§ **Written task a**
Recast the rows, from the line containing "Looking at what" through the final row, as a JSON list of strings with one string per line and blank lines omitted.

§ **Page excerpt**
— Begin —

The policy empowers the USCIS to issue H-1B visas to an employee only for the period for which he/she has work at a third-party worksite.

twitter-logoPTI | February 23, 2018 | Updated 19:02 IST
Trump administration makes H-1B visa approval tougher; to impact Indian firms
PC: Reuters

Making H1-B visa procedure tougher, the Trump administration has announcement a new policy which is expected to affect individuals who are employed at one or more third-party worksites. This will hugely affect Indian IT companies and their employees. The new policy requires a company to make extra efforts to prove that its H-1B employee at a third-party worksite has specific and non-qualifying speculative assignments in speciality occupation.

The new policy will be effective immediately. It must be noted that the new H-1B filing season is expected to be April 2 for the fiscal year 2019, which means that the timing of the announcement is not coincidental.

In an interview to ET Now, R Chandrashekhar , President, Nasscom said, "these new norms do complicate the process and make it more onerous in terms of the paper work involved both for the issuance of the visa and the continuation and extension of it." This announcement comes as part of President Trump's Buy American, Hire American directive that was ordered to ensure the interests of US workers.

The seven-page policy that was announced yesterday empowers the US Citizenship and Immigration Services (USCIS) to issue H-1B visas to an employee only for the period for which he/she has work at a third-party worksite. This move is expected to affect the duration of H-1B visas and bring it down to less than three years.

The guidance says in order for an H-1B petition involving a third-party worksite to be approved, the petitioner must show by a preponderance of evidence that the beneficiary will be employed in a speciality occupation and the employer will maintain an employer-employee relationship with the beneficiary for the duration of the requested validity period.

When H-1B beneficiaries are placed at third-party worksites, the companies must demonstrate that they have specific and non-speculative qualifying assignments in a speciality occupation for that beneficiary for the entire time requested on the petition.

— End —

§ **Written task b**
Repeat the H-1B visa article word for word.

Items listed in a dataset
— Begin —

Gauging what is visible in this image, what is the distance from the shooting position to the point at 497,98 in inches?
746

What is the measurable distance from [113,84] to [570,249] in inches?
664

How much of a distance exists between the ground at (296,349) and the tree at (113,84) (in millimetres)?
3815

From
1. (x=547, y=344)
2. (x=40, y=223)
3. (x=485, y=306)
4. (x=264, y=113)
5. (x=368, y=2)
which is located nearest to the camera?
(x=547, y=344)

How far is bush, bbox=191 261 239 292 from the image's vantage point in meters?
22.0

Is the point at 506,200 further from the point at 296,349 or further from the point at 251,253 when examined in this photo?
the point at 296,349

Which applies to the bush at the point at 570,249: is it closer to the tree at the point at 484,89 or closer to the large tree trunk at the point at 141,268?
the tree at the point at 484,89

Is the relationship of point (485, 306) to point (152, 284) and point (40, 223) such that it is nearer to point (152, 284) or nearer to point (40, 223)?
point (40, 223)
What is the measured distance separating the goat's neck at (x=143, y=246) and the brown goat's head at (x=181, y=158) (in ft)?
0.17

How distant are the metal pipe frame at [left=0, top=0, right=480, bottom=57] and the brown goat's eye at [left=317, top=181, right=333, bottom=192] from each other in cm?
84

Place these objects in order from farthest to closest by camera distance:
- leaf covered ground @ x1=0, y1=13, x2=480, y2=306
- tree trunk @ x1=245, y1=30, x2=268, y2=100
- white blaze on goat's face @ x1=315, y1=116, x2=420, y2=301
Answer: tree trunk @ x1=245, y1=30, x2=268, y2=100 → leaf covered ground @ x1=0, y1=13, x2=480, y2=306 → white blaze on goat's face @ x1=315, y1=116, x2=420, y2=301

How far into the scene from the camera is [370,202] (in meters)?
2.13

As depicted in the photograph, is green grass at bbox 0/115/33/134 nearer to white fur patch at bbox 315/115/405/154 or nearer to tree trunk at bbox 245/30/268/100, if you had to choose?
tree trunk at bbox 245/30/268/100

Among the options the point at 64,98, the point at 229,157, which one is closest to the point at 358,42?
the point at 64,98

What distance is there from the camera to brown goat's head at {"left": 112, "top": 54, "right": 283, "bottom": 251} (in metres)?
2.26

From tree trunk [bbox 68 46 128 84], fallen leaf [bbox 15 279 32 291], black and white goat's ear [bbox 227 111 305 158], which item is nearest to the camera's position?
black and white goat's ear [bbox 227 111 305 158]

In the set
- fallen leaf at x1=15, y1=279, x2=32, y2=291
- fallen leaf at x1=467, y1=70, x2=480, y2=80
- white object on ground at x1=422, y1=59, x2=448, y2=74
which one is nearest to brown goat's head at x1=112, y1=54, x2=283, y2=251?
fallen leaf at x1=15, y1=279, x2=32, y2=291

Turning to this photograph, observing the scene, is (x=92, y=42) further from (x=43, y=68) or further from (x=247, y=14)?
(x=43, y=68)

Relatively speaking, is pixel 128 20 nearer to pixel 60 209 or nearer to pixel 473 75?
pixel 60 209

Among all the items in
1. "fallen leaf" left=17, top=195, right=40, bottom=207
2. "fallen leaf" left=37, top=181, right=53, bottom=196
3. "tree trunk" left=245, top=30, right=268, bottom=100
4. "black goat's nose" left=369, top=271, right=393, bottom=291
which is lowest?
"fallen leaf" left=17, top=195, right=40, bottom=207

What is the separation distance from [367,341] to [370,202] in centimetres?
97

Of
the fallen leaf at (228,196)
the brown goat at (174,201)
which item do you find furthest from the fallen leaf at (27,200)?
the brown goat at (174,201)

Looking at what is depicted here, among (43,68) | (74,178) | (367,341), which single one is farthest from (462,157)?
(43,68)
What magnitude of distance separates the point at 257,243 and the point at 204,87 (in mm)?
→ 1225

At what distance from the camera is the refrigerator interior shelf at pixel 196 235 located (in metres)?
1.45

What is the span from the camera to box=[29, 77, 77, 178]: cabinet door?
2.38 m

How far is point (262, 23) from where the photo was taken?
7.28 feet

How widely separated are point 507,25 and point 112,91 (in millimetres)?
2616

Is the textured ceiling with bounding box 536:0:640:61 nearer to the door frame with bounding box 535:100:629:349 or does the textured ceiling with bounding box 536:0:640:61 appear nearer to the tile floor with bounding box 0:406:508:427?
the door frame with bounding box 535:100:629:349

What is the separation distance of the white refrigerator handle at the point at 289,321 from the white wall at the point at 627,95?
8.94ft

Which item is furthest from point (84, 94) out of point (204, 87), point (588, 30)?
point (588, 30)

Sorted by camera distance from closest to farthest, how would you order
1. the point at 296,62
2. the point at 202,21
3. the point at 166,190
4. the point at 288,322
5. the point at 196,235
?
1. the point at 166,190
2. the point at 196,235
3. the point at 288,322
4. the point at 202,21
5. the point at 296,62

— End —

§ **Written reply a**
[
  "Looking at what is depicted here, among (43,68) | (74,178) | (367,341), which single one is farthest from (462,157)?",
  "(43,68)",
  "What magnitude of distance separates the point at 257,243 and the point at 204,87 (in mm)?",
  "→ 1225",
  "At what distance from the camera is the refrigerator interior shelf at pixel 196 235 located (in metres)?",
  "1.45",
  "What is the span from the camera to box=[29, 77, 77, 178]: cabinet door?",
  "2.38 m",
  "How far is point (262, 23) from where the photo was taken?",
  "7.28 feet",
  "How widely separated are point 507,25 and point 112,91 (in millimetres)?",
  "2616",
  "Is the textured ceiling with bounding box 536:0:640:61 nearer to the door frame with bounding box 535:100:629:349 or does the textured ceiling with bounding box 536:0:640:61 appear nearer to the tile floor with bounding box 0:406:508:427?",
  "the door frame with bounding box 535:100:629:349",
  "What is the separation distance of the white refrigerator handle at the point at 289,321 from the white wall at the point at 627,95?",
  "8.94ft",
  "Which item is furthest from point (84, 94) out of point (204, 87), point (588, 30)?",
  "point (588, 30)",
  "Sorted by camera distance from closest to farthest, how would you order",
  "1. the point at 296,62",
  "2. the point at 202,21",
  "3. the point at 166,190",
  "4. the point at 288,322",
  "5. the point at 196,235",
  "?",
  "1. the point at 166,190",
  "2. the point at 196,235",
  "3. the point at 288,322",
  "4. the point at 202,21",
  "5. the point at 296,62"
]

§ **Written reply b**
The policy empowers the USCIS to issue H-1B visas to an employee only for the period for which he/she has work at a third-party worksite.

twitter-logoPTI | February 23, 2018 | Updated 19:02 IST
Trump administration makes H-1B visa approval tougher; to impact Indian firms
PC: Reuters

Making H1-B visa procedure tougher, the Trump administration has announcement a new policy which is expected to affect individuals who are employed at one or more third-party worksites. This will hugely affect Indian IT companies and their employees. The new policy requires a company to make extra efforts to prove that its H-1B employee at a third-party worksite has specific and non-qualifying speculative assignments in speciality occupation.

The new policy will be effective immediately. It must be noted that the new H-1B filing season is expected to be April 2 for the fiscal year 2019, which means that the timing of the announcement is not coincidental.

In an interview to ET Now, R Chandrashekhar , President, Nasscom said, "these new norms do complicate the process and make it more onerous in terms of the paper work involved both for the issuance of the visa and the continuation and extension of it." This announcement comes as part of President Trump's Buy American, Hire American directive that was ordered to ensure the interests of US workers.

The seven-page policy that was announced yesterday empowers the US Citizenship and Immigration Services (USCIS) to issue H-1B visas to an employee only for the period for which he/she has work at a third-party worksite. This move is expected to affect the duration of H-1B visas and bring it down to less than three years.

The guidance says in order for an H-1B petition involving a third-party worksite to be approved, the petitioner must show by a preponderance of evidence that the beneficiary will be employed in a speciality occupation and the employer will maintain an employer-employee relationship with the beneficiary for the duration of the requested validity period.

When H-1B beneficiaries are placed at third-party worksites, the companies must demonstrate that they have specific and non-speculative qualifying assignments in a speciality occupation for that beneficiary for the entire time requested on the petition.